Purdue COVID Stories project launches at Archives and Special Collections
Since the COVID-19 pandemic began over a year ago, Purdue University Archives and Special Collections has been quietly collecting campus communications, records and objects like the Protect Purdue wellness kits to capture and preserve this moment in living history for future generations of Boilermakers, scholars and researchers. Now, in conjunction with Libraries, the Office of the Provost and WBAA, Archives is expanding this work into the Purdue COVID Stories project -- a collection of written memories, oral histories, videos, photographs, and more -- detailing the personal experiences of the Purdue community during this unprecedented moment in Purdue history.
The goals of the Purdue COVID Stories project are threefold: to provide an accessible and therapeutic means for members of the Purdue community to share their experiences during the pandemic; to preserve those stories for posterity in the University Archives, providing evidence of the remarkable ways that members of the Purdue community adapted and persevered during this time; and to provide a rich archive of stories that can be used as source material for future research and learning.
“At this point, we are just beginning the material collection phase,” says Sammie Morris, head of the Division of Archives and Special Collections and University Archivist. “We plan to keep submissions open for at least a year, but ultimately, our goal is to create an accessible e-archive where anyone curious about the response and resilience of our Purdue community can explore and reflect on these stories for many years to come.”
So, what is a COVID story? “A COVID Story is a record of your experience during the COVID-19 pandemic,” Morris explains. “The story may be told through interviews, poems, journals, videos, photographs, or any other means that shares your experience. A COVID story is your story, and we all have one. Your unique perspective adds to our understanding of the pandemic’s impact upon the Purdue campus community and its people.”

☆ ☆ ☆ ☆

§ **REQUIREMENT 1**: Summarize the article on the Purdue COVID Stories project in two sentences.
§ **REQUIREMENT 2**: Write out the article on the Purdue COVID Stories project from "The goals of" up to and including "research and learning.".
§ **REQUIREMENT 3**: Continue the article on the Purdue COVID Stories project from the point where it stops.
The material after this point has no connection to the article on the Purdue COVID Stories project.

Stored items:

☆ ☆ ☆ ☆

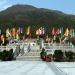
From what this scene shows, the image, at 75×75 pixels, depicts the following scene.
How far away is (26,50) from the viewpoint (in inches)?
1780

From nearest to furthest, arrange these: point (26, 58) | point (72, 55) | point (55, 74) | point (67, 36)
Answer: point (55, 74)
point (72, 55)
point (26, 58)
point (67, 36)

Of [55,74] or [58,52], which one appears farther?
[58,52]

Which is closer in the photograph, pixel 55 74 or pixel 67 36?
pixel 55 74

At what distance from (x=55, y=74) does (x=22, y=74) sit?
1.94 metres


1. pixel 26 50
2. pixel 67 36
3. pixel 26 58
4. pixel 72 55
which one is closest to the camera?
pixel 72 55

☆ ☆ ☆ ☆

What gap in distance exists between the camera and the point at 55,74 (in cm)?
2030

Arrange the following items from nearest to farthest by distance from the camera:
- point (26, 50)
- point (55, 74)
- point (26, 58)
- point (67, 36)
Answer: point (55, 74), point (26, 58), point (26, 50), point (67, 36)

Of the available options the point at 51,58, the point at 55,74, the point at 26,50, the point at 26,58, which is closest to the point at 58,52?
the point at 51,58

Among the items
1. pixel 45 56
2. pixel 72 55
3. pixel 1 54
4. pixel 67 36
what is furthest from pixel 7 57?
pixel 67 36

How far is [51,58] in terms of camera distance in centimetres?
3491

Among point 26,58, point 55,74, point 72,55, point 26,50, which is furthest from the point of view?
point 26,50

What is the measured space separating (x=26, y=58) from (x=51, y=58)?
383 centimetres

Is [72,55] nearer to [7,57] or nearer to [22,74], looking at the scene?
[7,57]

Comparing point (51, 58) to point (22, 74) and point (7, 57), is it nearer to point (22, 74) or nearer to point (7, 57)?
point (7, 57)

☆ ☆ ☆ ☆

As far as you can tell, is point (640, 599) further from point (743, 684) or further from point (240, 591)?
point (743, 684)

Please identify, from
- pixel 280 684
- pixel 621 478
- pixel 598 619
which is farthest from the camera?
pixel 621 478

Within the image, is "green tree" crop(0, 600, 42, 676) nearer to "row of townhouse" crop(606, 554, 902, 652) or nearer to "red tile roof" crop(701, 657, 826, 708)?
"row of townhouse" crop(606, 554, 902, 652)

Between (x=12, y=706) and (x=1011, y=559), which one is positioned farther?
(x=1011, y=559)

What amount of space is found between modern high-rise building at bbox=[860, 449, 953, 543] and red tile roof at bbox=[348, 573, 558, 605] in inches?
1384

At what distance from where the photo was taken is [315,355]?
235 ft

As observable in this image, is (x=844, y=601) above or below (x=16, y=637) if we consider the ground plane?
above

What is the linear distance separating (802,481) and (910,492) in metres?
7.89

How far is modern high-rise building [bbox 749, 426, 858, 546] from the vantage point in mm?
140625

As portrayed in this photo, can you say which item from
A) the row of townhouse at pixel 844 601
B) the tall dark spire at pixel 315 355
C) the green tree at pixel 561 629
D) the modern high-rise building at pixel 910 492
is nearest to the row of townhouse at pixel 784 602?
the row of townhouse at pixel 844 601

☆ ☆ ☆ ☆

§ **WRITTEN RESPONSE 1**: Purdue University Archives and Special Collections has been collecting campus communications, records and objects since the pandemic began. Together with Libraries, the Office of the Provost and WBAA, it is expanding that work into the Purdue COVID Stories project, a collection of the Purdue community's personal experiences that aims to offer a therapeutic way to share them, preserve them in the University Archives, and provide source material for future research and learning.

§ **WRITTEN RESPONSE 2**:
The goals of the Purdue COVID Stories project are threefold: to provide an accessible and therapeutic means for members of the Purdue community to share their experiences during the pandemic; to preserve those stories for posterity in the University Archives, providing evidence of the remarkable ways that members of the Purdue community adapted and persevered during this time; and to provide a rich archive of stories that can be used as source material for future research and learning.

§ **WRITTEN RESPONSE 3**:
Interested faculty, staff, and current students are encouraged to visit the new Purdue COVID Stories Project website to submit their own stories for inclusion, and Morris is quick to point out that no story is too great or too small. “One of the most important goals of the project is to capture the full spectrum of the pandemic experience at Purdue, from the life-changing to the smaller impacts to a person’s daily routine. Every story is valuable and important to us.”
Submissions should focus on an individual, personally lived experience. Please do not submit general news stories about the pandemic or national response. As the project evolves, Archives plans to open the website submission process to alumni and friends. In the meantime, interested alumni are invited to email Archives at email@example.com to make arrangements for submitting their own materials. COVID stories may be submitted anonymously at the discretion of the author. More information about acceptable file types and size restrictions, contributor rights, and sample prompts can be found on the project website.